__EXTRACT TO READ__
■ ■ ■

OTTAWA — Prime Minister Justin Trudeau said he spent some time explaining the nuances of Canada's refugee system to Ontario Premier Doug Ford during their first meeting.
Trudeau met with Ford at Queen's Park in Toronto for the first time since the Ontario election. Shortly before the meeting, the Ontario government blamed Ottawa for creating a "mess" of a housing crisis due to the influx of asylum seekers crossing into Canada.
"It didn't seem to me that the premier was quite as aware of our international obligations to the UN convention on refugees as he might have been," Trudeau told reporters in a frank moment. "So I spent a little time explaining how the asylum seeking system works and how our system is supposed to operate."
Watch: Trudeau says he explained asylum-seeking system to Doug Ford
The prime minister said he "attempted" to reassure Ford that the immigration and refugee systems are separate, and that any migrants coming to Canada for purely economic reasons are sent home.

■ ■ ■

Extracted records:
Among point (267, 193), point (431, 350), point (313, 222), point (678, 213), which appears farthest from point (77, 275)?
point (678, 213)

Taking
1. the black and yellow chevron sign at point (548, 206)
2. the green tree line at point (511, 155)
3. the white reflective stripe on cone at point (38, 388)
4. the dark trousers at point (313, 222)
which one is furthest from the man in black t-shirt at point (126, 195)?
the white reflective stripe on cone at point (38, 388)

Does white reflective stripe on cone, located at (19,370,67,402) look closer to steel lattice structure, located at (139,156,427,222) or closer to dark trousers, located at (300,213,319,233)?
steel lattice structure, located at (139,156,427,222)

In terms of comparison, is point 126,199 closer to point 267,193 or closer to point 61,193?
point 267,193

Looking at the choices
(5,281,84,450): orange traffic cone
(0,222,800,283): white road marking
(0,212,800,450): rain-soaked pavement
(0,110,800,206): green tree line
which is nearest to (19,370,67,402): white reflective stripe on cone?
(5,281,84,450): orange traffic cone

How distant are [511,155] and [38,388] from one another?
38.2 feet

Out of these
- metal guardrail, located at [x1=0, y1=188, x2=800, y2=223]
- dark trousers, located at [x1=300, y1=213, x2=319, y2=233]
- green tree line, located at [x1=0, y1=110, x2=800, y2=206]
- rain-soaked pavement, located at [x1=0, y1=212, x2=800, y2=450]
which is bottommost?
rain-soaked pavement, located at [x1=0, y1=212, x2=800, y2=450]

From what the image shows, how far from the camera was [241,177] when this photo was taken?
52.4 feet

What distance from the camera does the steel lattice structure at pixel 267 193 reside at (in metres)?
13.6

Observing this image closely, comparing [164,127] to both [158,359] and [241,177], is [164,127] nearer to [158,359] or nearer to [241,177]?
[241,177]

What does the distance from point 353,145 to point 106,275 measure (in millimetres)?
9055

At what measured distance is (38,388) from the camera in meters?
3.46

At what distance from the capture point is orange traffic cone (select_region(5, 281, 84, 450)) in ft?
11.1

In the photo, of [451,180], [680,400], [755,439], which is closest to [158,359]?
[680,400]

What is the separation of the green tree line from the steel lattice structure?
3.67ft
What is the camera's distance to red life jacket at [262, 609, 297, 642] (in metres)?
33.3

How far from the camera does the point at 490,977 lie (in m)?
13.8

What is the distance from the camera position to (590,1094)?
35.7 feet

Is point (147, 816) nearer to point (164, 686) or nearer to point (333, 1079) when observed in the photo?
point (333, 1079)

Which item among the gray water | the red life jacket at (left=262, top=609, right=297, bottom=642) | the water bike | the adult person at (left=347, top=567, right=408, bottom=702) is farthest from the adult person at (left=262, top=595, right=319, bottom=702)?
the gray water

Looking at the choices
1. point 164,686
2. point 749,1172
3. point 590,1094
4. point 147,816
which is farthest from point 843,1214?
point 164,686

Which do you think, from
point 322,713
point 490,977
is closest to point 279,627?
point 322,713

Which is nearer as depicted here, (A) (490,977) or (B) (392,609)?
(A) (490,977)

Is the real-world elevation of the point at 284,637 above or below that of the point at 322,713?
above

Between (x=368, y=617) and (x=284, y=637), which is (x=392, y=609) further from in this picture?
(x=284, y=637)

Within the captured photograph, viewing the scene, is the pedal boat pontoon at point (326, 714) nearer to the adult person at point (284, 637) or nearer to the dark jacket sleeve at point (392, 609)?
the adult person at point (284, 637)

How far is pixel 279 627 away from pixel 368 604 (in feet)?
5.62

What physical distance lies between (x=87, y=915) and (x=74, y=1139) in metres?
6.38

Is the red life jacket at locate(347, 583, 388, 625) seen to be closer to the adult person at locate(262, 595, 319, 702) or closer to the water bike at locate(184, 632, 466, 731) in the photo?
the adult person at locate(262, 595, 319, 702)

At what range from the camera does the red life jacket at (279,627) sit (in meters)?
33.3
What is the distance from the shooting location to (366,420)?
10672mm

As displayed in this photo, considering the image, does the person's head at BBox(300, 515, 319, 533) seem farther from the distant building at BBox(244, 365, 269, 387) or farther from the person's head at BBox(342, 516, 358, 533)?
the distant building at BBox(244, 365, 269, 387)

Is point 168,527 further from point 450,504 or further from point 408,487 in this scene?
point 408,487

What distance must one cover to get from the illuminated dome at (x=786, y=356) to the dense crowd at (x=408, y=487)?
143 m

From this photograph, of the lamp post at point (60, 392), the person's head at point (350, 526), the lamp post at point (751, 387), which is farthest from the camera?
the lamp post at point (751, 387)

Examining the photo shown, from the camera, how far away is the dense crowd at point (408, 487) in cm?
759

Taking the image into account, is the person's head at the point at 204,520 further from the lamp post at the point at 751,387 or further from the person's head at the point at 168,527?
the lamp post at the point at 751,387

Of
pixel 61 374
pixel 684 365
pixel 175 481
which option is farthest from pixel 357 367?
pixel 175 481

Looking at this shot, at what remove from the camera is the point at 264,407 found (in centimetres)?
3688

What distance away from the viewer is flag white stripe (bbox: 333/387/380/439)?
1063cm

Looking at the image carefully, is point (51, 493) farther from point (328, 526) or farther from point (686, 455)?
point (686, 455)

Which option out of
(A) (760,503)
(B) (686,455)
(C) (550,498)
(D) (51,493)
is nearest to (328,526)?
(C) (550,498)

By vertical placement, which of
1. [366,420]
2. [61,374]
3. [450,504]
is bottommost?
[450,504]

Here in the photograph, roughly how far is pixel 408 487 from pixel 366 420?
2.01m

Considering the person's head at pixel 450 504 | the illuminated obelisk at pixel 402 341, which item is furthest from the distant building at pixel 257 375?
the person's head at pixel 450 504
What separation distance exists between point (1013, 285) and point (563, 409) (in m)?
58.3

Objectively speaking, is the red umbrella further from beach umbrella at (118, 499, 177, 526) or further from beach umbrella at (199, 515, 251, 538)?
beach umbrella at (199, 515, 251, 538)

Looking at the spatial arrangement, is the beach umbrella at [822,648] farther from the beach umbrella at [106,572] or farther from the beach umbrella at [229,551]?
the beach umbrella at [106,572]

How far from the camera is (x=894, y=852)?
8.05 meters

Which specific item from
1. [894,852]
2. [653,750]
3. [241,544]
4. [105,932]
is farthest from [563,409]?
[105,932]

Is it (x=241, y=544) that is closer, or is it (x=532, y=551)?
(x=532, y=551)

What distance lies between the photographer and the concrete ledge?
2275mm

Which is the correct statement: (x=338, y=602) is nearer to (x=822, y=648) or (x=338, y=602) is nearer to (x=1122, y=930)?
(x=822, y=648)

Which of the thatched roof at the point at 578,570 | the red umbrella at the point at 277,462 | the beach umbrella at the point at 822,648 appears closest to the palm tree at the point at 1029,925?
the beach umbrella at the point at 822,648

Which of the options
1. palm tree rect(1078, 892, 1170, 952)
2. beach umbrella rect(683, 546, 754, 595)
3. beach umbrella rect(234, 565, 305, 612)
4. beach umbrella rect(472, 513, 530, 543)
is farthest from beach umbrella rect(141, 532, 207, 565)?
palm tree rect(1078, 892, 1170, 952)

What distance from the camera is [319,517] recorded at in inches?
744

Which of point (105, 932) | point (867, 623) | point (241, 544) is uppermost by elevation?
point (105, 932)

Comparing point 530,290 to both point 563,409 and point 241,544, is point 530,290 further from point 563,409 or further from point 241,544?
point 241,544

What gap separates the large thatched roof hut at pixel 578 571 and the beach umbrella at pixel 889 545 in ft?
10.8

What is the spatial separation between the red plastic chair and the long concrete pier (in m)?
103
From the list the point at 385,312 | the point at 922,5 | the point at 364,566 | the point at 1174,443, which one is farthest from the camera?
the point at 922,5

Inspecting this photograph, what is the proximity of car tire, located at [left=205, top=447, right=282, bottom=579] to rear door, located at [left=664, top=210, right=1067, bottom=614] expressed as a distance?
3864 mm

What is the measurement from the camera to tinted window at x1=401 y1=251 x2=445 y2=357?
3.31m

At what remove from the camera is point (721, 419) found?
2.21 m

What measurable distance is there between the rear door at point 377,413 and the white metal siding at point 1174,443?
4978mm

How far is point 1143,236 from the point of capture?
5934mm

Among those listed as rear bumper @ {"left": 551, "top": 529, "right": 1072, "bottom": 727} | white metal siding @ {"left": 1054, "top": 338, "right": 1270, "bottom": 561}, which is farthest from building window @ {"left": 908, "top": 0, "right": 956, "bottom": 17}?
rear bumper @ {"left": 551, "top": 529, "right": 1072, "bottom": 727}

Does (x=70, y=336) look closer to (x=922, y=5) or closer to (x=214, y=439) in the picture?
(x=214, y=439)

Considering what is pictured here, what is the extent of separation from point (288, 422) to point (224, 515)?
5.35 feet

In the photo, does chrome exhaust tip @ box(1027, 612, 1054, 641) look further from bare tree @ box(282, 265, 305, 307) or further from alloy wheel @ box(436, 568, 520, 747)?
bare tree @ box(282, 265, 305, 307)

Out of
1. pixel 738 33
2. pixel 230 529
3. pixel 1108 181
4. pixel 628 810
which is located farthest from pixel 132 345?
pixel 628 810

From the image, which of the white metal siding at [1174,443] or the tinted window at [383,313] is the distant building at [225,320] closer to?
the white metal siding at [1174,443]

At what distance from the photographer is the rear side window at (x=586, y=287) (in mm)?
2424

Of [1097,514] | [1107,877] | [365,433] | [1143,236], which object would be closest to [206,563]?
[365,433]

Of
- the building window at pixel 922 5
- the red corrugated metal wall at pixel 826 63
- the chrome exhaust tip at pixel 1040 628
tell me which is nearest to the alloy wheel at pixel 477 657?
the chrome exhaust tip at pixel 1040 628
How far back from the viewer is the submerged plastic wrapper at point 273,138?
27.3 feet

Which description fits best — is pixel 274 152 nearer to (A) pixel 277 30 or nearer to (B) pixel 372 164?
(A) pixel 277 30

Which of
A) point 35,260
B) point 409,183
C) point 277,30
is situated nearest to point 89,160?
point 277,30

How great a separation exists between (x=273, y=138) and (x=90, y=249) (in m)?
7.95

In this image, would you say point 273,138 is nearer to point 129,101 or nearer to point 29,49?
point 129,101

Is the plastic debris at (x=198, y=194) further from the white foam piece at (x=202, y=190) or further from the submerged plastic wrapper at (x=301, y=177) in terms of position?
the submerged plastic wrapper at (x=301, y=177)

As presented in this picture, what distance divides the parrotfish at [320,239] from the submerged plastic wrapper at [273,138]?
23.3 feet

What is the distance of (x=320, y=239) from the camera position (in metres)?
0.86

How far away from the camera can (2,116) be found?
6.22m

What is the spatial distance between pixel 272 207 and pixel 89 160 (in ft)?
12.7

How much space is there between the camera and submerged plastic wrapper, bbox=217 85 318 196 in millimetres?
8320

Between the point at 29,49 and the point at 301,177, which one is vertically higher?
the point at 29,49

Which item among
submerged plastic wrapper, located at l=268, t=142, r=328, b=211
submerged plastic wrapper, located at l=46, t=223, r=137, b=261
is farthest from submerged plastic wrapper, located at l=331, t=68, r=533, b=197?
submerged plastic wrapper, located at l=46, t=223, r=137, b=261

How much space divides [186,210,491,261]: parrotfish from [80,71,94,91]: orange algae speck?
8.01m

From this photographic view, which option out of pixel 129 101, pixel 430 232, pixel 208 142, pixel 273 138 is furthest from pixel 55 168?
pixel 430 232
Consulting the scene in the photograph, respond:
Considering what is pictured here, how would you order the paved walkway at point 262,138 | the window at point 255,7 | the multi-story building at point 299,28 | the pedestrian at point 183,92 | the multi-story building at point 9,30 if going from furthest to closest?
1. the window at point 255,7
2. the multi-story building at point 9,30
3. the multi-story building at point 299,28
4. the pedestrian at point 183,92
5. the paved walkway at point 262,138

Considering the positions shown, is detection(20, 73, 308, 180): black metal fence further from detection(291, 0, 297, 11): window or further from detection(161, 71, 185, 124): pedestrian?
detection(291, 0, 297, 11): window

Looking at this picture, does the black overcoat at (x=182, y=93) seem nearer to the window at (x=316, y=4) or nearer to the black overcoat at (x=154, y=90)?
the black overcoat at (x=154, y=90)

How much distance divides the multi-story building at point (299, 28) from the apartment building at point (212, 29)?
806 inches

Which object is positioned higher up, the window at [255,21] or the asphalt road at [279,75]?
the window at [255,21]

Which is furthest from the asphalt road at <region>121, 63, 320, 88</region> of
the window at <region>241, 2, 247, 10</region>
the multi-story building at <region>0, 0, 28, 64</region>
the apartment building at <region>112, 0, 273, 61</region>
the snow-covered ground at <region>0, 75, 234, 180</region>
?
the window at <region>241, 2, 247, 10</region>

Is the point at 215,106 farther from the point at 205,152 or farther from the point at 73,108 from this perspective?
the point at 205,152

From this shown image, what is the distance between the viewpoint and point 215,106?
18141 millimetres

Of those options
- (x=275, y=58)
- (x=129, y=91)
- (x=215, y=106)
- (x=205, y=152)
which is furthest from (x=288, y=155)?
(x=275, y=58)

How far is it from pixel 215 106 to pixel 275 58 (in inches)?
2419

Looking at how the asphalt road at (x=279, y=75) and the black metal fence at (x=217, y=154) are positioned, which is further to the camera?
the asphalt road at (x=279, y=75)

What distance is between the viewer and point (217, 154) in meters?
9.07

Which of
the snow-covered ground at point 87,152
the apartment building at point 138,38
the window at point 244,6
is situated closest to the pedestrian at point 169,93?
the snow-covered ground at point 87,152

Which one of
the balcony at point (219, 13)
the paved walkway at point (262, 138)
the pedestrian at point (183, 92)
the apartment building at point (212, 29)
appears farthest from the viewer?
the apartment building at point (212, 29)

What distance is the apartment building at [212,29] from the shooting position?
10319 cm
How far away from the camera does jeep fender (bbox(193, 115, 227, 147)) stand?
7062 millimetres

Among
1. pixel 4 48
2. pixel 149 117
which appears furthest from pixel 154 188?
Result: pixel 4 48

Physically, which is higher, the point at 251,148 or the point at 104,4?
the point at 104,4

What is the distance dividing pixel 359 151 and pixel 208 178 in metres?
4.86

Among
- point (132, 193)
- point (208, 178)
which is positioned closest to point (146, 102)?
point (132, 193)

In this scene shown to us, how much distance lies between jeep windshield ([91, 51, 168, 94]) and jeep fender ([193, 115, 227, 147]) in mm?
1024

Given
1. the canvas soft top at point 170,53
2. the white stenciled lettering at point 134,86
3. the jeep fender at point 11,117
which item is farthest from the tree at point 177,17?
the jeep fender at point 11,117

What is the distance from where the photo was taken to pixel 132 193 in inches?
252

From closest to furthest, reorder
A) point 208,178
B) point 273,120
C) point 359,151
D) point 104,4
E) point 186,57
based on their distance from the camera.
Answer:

■ ■ ■

__REQUIREMENTS__
1. Answer these questions using the news report:
(a) At what location did Trudeau and Ford meet?
(b) Shortly before the meeting, what did the Ontario government blame Ottawa for?
(c) According to the prime minister, what happens to migrants who come to Canada for purely economic reasons?
2. Extract from the news report the passage between "Watch: Trudeau says" and "are sent home.", inclusive.
The records were drawn from a different source than the news report.

__IN RESPONSE__
1.
(a) Queen's Park in Toronto.
(b) Creating a "mess" of a housing crisis due to the influx of asylum seekers crossing into Canada.
(c) They are sent home.

2.
Watch: Trudeau says he explained asylum-seeking system to Doug Ford
The prime minister said he "attempted" to reassure Ford that the immigration and refugee systems are separate, and that any migrants coming to Canada for purely economic reasons are sent home.